◆ **Supplied entries**:
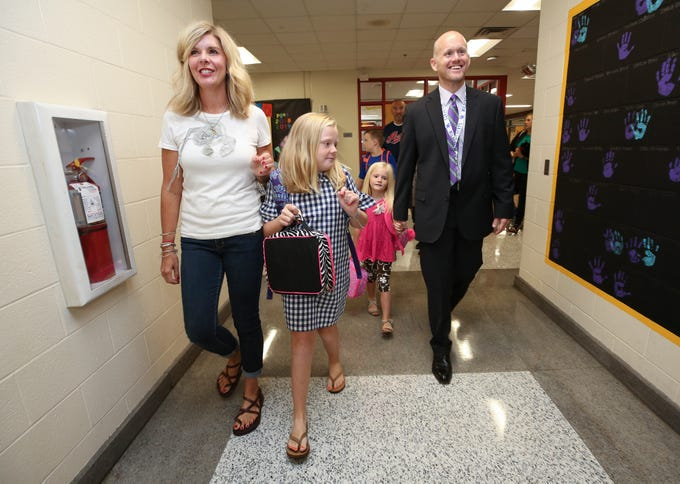 (Right to Left)  New Bullitt County Superintendent of Schools Jesse Bacon walked his daughters Piper, 5, Nora, 9, and his wife Johna Bacon into the Pleasant Grove Elementary School in Mt. Washington on the first day of classes.  This is BaconÕs first year as superintendent. Aug. 8, 2018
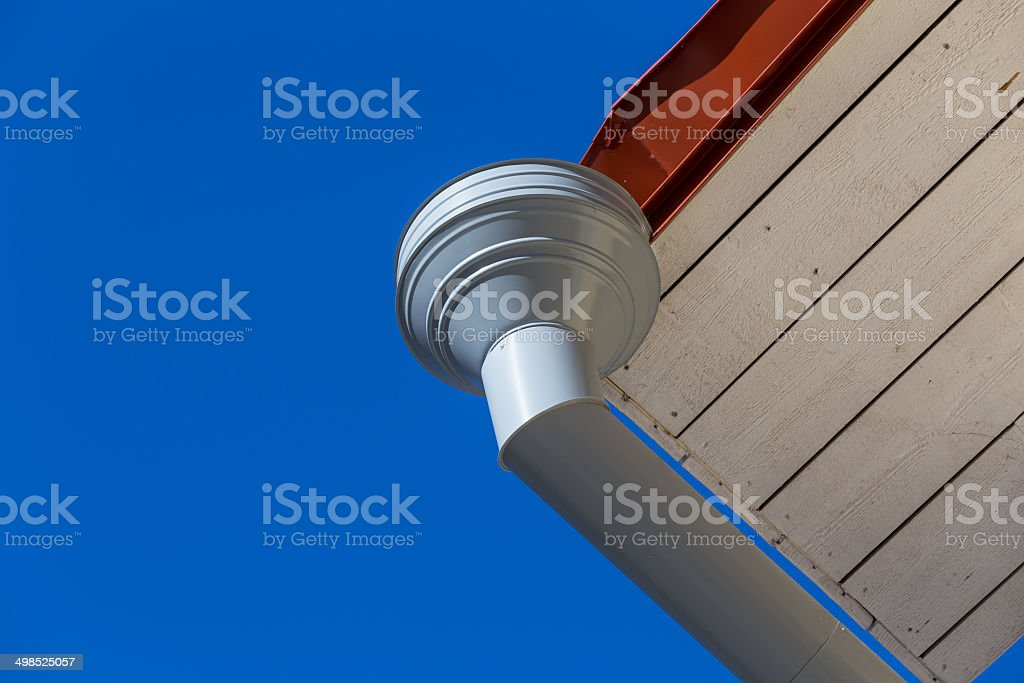 Rain gutter on house stock photo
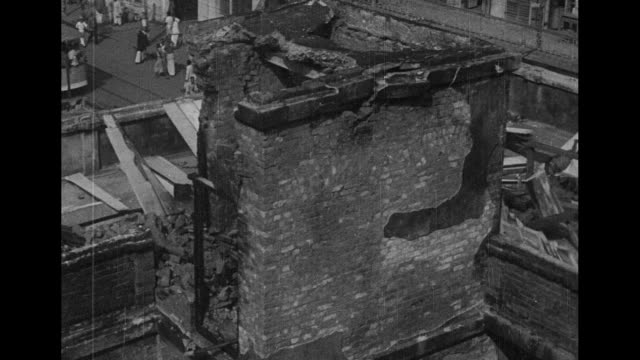 vídeos de stock e filmes b-roll de calcutta air raids superimposed over rising or setting sun / two overhead shots of damaged buildings / overhead shot of people in street below pan... - calcutá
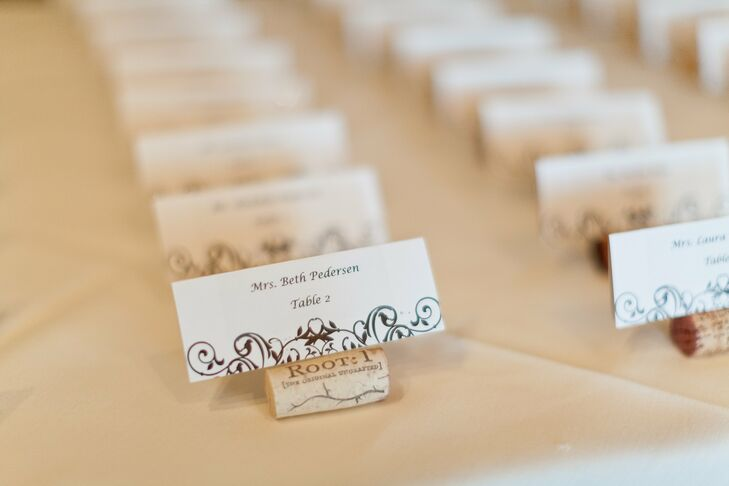The couple's vineyard theme came across in their escort cards, which were slated in wine corks.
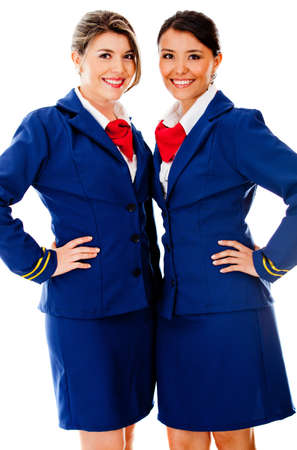 Beautiful air hostesses smiling - isolated over a white background photo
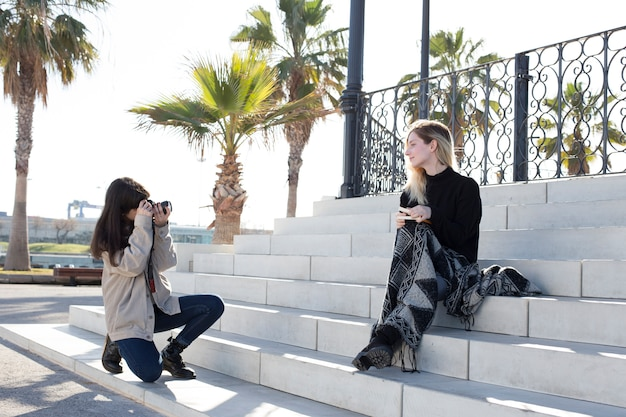 Woman taking photos of charming girlfriend Free Photo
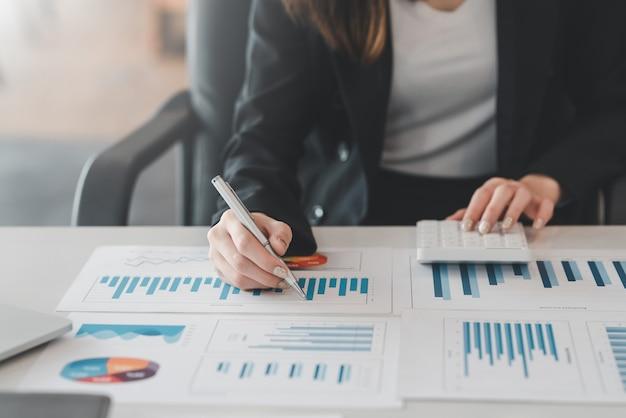 Gros plan sur une jeune femme d'affaires faisant des calculs comptables à l'aide de graphiques et de calculatrices au bureau.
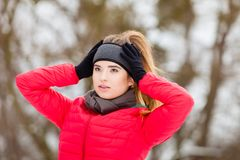 Woman wearing warm sportswear getting ready before exercising. Outdoor sport exercising, sporty outfit ideas. Woman wearing warm sportswear getting ready before Stock Images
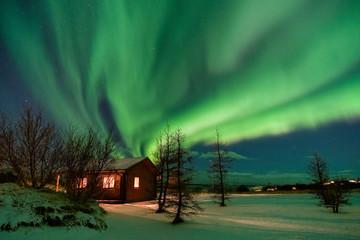 Foto op Plexiglas Noorderlicht Aurora over cottage in Iceland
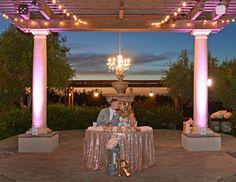Chandeliers are such a beautiful addition to the sweetheart table! Mount Palomar Winery, Temecula, CA.Wedding Tablescape Mount Palomar Winery, Temecula, CA. #Wedding #Weddings #Love #WeddingPhotography #MountPalomarWinery #RealWedding #Weddingday #Weddingflowers #WeddingFlorals  #Weddinginspiration #Weddinginspo #Weddingideas #Winerywedding #Winecountry #Romantic #Vineyardwedding #Temeculawedding #Weddingplanning  #WeddingVenue #SweetheartTable #OutdoorWeddingVenue #Uplighting #Glitz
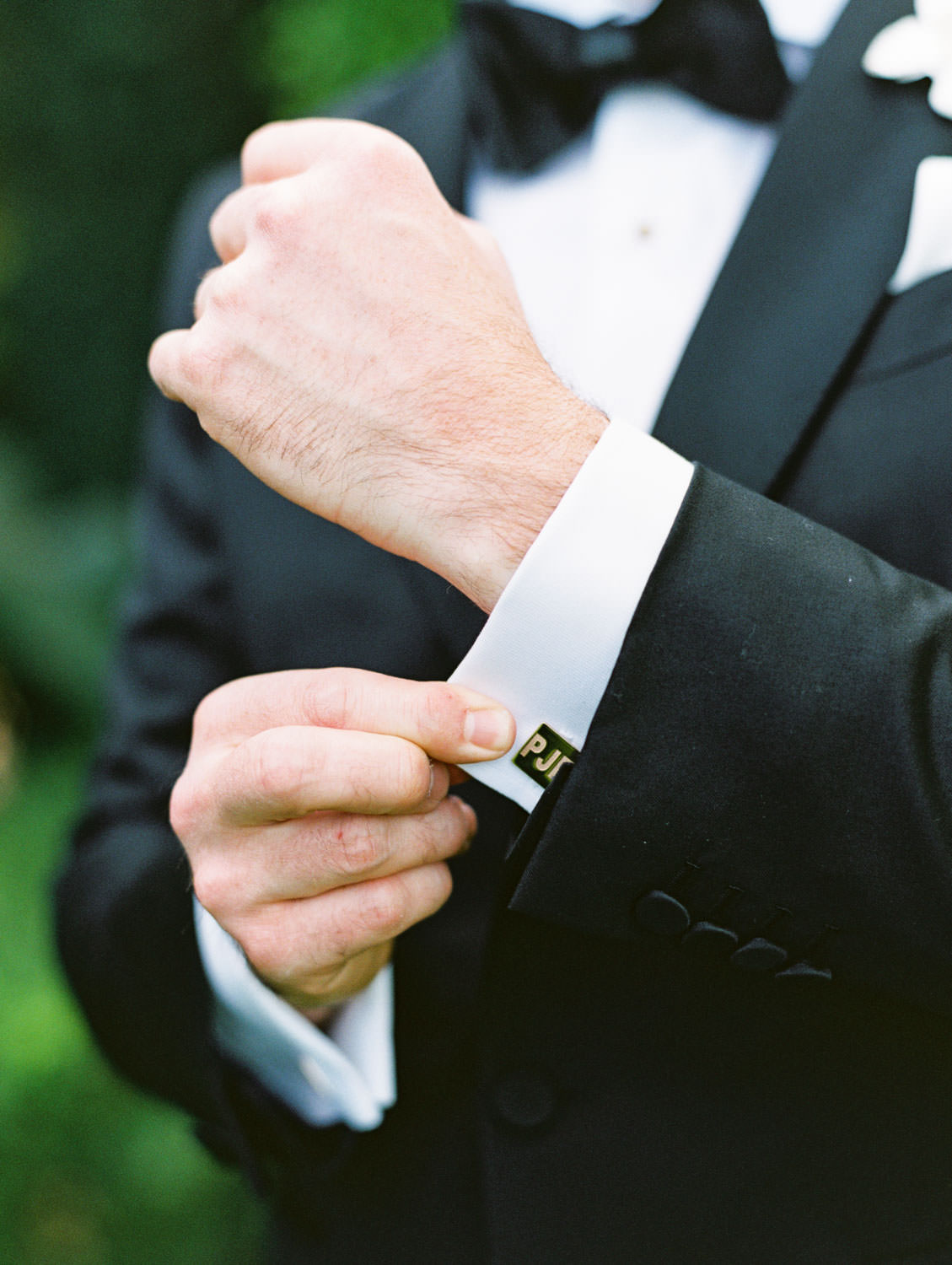 Groom in classic black tuxedo with initials on cufflinks. Miramonte Resort wedding. Film photography by Cavin Elizabeth.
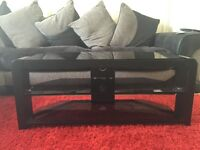 Black glass TV stand with 2 shelves.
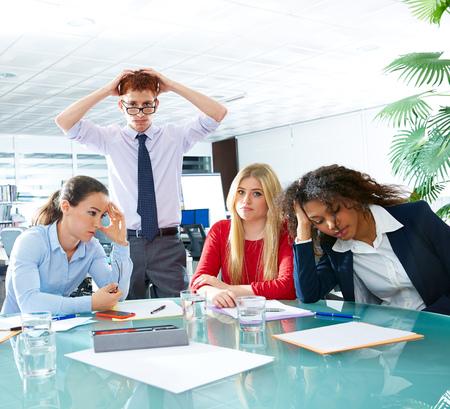 bad leadership: business meeting sad expression bad negative gesture young teamwork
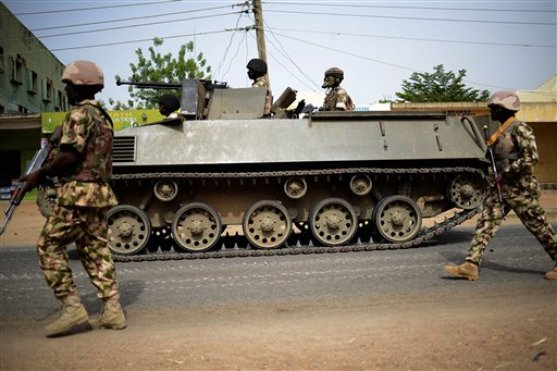 In this photo taken Monday March 9, 2015, Nigerian troops patrol in the north-eastern Nigeria city of Mubi, some 20 kms (14 miles) west of the Cameroon border. Nigerian troops recaptured Mubi from Boko Haram militants in February 2015. On Friday March 13, 2015, the Islamic State group's media arm Al-Furqan, in an audio recording by spokesman Abu Mohammed al-Adnani, said that Boko Haram's pledge of allegiance has been accepted, claiming the caliphate has now expanded to West Africa. (AP Photo/str)
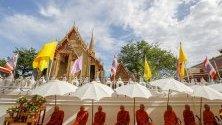"""Монаси рецитират молитви по време на церемония, известна като """"tak bat dok mai"""", в храма  Wat Ratchabophit в Банкок, Тайланд."""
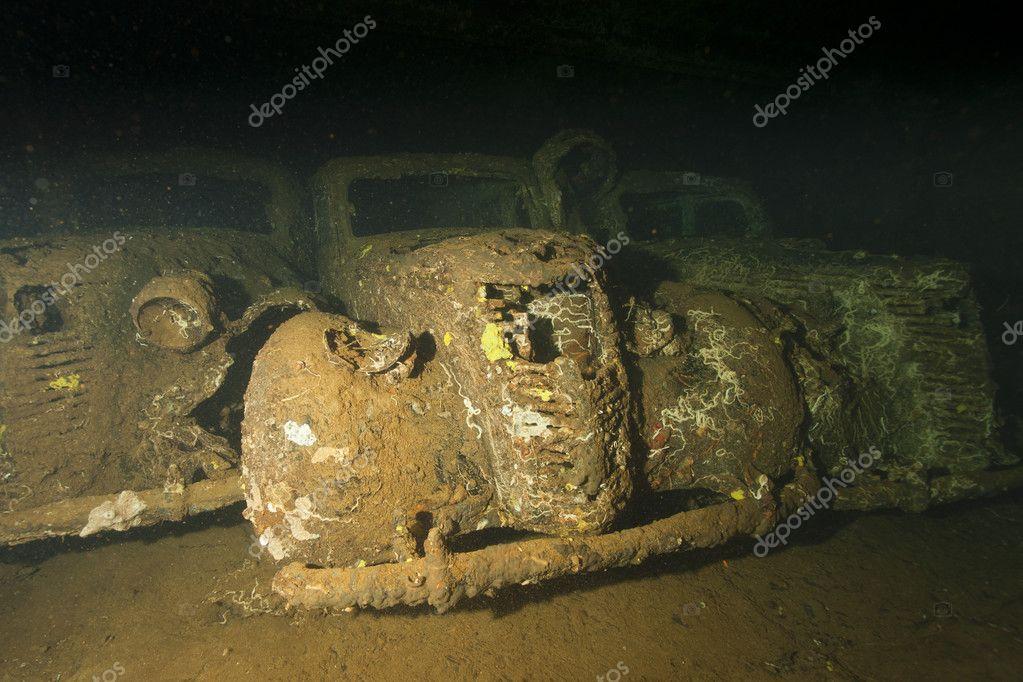 Old Car inside II world war ship wreck hold — Stock Photo © izanbar ...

◆ **Directions for this task**: When you retype the records, keep every word exactly as written and exclude the pictures.

◆ **Response area**:
 (Right to Left)  New Bullitt County Superintendent of Schools Jesse Bacon walked his daughters Piper, 5, Nora, 9, and his wife Johna Bacon into the Pleasant Grove Elementary School in Mt. Washington on the first day of classes.  This is BaconÕs first year as superintendent. Aug. 8, 2018
 Rain gutter on house stock photo
 vídeos de stock e filmes b-roll de calcutta air raids superimposed over rising or setting sun / two overhead shots of damaged buildings / overhead shot of people in street below pan... - calcutá
The couple's vineyard theme came across in their escort cards, which were slated in wine corks.
 Beautiful air hostesses smiling - isolated over a white background photo
 Woman taking photos of charming girlfriend Free Photo
 Gros plan sur une jeune femme d'affaires faisant des calculs comptables à l'aide de graphiques et de calculatrices au bureau.
 Woman wearing warm sportswear getting ready before exercising. Outdoor sport exercising, sporty outfit ideas. Woman wearing warm sportswear getting ready before Stock Images
 Foto op Plexiglas Noorderlicht Aurora over cottage in Iceland
Chandeliers are such a beautiful addition to the sweetheart table! Mount Palomar Winery, Temecula, CA.Wedding Tablescape Mount Palomar Winery, Temecula, CA. #Wedding #Weddings #Love #WeddingPhotography #MountPalomarWinery #RealWedding #Weddingday #Weddingflowers #WeddingFlorals  #Weddinginspiration #Weddinginspo #Weddingideas #Winerywedding #Winecountry #Romantic #Vineyardwedding #Temeculawedding #Weddingplanning  #WeddingVenue #SweetheartTable #OutdoorWeddingVenue #Uplighting #Glitz
 Groom in classic black tuxedo with initials on cufflinks. Miramonte Resort wedding. Film photography by Cavin Elizabeth.
 Black glass TV stand with 2 shelves.
 bad leadership: business meeting sad expression bad negative gesture young teamwork
 In this photo taken Monday March 9, 2015, Nigerian troops patrol in the north-eastern Nigeria city of Mubi, some 20 kms (14 miles) west of the Cameroon border. Nigerian troops recaptured Mubi from Boko Haram militants in February 2015. On Friday March 13, 2015, the Islamic State group's media arm Al-Furqan, in an audio recording by spokesman Abu Mohammed al-Adnani, said that Boko Haram's pledge of allegiance has been accepted, claiming the caliphate has now expanded to West Africa. (AP Photo/str)
"""Монаси рецитират молитви по време на церемония, известна като """"tak bat dok mai"""", в храма  Wat Ratchabophit в Банкок, Тайланд."""
 Old Car inside II world war ship wreck hold — Stock Photo © izanbar ...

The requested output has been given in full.